John Bond, Ken Brown and Ronnie Boyce have all paid tribute to the man who helped inspire West Ham United to their 'greatest day' in a special Sky Sports programme.
The homegrown Hammers gathered for a special 'Time of our Lives' show that looked back at the successful side of the mid-60s. Hosted by Jeff Stelling, the hour-long programme was full of memories and stories from the popular players - including their thoughts on team-mates such as Johnny 'Budgie' Byrne and the FIFA World Cup-winning trio led by Bobby Moore.
Of 'Mooro', his former defensive partner Brown led the tributes to an immaculate man who was as polished off the pitch as he was on it. "He was more than one of the lads. He was a joy to be with and he was an absolute dream of a player. "

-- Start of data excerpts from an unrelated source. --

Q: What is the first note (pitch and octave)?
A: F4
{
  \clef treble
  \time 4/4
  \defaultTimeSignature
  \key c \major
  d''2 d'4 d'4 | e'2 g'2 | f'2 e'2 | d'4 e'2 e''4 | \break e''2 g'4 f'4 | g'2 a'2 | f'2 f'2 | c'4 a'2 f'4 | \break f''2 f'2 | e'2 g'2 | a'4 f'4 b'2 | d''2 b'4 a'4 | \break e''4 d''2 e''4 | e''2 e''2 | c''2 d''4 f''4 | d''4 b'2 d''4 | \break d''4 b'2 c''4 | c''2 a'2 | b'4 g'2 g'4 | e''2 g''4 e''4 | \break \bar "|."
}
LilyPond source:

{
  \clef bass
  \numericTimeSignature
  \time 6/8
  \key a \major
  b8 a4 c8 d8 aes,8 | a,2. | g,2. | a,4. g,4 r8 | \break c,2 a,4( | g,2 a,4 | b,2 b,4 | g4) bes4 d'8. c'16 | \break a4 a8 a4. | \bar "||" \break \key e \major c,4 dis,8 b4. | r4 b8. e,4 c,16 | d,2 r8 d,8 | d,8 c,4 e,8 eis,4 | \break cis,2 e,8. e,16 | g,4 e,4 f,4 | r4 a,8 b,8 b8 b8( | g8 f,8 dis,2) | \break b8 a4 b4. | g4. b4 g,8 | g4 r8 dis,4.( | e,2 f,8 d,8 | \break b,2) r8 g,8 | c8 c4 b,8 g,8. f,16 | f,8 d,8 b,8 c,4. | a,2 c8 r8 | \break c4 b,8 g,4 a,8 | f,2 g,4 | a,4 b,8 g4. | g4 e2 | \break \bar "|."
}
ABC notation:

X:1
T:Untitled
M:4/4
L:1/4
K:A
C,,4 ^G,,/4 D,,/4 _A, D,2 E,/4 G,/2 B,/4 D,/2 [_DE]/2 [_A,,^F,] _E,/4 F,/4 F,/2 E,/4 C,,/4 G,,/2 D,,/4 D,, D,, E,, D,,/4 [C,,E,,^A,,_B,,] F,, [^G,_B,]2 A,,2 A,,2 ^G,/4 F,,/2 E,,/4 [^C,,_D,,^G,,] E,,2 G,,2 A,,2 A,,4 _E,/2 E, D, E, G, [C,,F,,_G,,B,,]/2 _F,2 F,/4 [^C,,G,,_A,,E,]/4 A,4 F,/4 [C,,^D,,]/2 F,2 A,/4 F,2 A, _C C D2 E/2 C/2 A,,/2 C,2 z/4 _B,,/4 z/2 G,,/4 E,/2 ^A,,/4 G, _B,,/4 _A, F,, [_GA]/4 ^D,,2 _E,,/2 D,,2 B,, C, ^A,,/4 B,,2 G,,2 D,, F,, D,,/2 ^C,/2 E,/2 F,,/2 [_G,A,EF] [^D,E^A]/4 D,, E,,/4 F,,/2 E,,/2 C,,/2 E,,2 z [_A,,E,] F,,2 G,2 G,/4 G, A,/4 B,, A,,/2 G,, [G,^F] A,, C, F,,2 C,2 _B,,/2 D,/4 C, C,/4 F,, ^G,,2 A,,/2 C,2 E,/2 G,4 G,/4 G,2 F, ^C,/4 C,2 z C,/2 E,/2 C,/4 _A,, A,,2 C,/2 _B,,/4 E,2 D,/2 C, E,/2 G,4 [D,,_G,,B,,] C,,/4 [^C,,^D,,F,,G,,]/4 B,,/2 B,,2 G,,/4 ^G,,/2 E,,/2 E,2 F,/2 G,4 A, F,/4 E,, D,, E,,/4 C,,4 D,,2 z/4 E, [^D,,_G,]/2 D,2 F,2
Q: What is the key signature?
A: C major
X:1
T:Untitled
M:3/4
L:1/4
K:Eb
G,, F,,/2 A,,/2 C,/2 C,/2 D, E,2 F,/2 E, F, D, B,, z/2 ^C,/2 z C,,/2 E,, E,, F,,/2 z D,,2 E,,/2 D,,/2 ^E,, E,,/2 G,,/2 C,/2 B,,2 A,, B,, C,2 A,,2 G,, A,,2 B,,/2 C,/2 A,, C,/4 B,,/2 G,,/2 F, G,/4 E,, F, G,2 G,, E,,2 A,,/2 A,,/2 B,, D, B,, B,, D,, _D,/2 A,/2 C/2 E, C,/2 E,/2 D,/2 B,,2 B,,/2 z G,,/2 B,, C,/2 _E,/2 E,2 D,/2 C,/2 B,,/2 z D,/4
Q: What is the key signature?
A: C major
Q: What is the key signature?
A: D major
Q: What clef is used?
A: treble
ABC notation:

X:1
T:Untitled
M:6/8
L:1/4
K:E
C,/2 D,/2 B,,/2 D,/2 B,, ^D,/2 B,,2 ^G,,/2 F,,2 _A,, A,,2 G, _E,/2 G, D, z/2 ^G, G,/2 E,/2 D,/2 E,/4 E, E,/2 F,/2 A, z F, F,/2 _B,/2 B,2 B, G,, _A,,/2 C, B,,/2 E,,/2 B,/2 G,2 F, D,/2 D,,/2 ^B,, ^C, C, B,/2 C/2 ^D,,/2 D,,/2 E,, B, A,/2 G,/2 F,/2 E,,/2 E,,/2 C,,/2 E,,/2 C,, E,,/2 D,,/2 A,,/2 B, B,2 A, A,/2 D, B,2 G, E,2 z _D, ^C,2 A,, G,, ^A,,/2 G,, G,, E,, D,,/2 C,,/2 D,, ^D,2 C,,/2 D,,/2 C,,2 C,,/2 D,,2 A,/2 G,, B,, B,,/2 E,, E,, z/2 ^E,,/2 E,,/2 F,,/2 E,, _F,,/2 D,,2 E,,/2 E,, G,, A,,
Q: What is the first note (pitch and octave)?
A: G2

However, the three fans' favourites most notably remembered the achievement of their manager Ron Greenwood. A former Chelsea favourite as a player, who won the Division One title at Stamford Bridge in 1955, Greenwood wasted no time in settling in east London when he was appointed in April 1961.
He finished in mid-table in his first two full campaigns before tasting success, but his main achievement was putting the Academy at the heart of the club and instilling in the squad a philosophy of attacking football - the West Ham way.
With a smile, 'Ticker' Boyce recalled spending his entire career at the club largely under Greenwood's guidance. "Looking back, his philosophy was simply to attack and to please the paying public. That is all I can remember him saying. I can't remember really a defensive session."
Bond, a goalscoring right-back, added: "I was there for eight years with Ron and I can't remember to this day doing one defensive practice. We never did the same thing twice. We didn't do any defensive work. It was amazing how everyone was together and knitted together. We all knew exactly what we were doing. He was a genius. There is no doubt about it."
That 'genius' saw Greenwood lead the club to FA Cup glory in 1964 before his and the club's finest hour with the triumph of the 1965 European Cup Winners' Cup. They also talked about how the manager played a pivotal role in helping Geoff Hurst establish himself as an England forward feared the world over.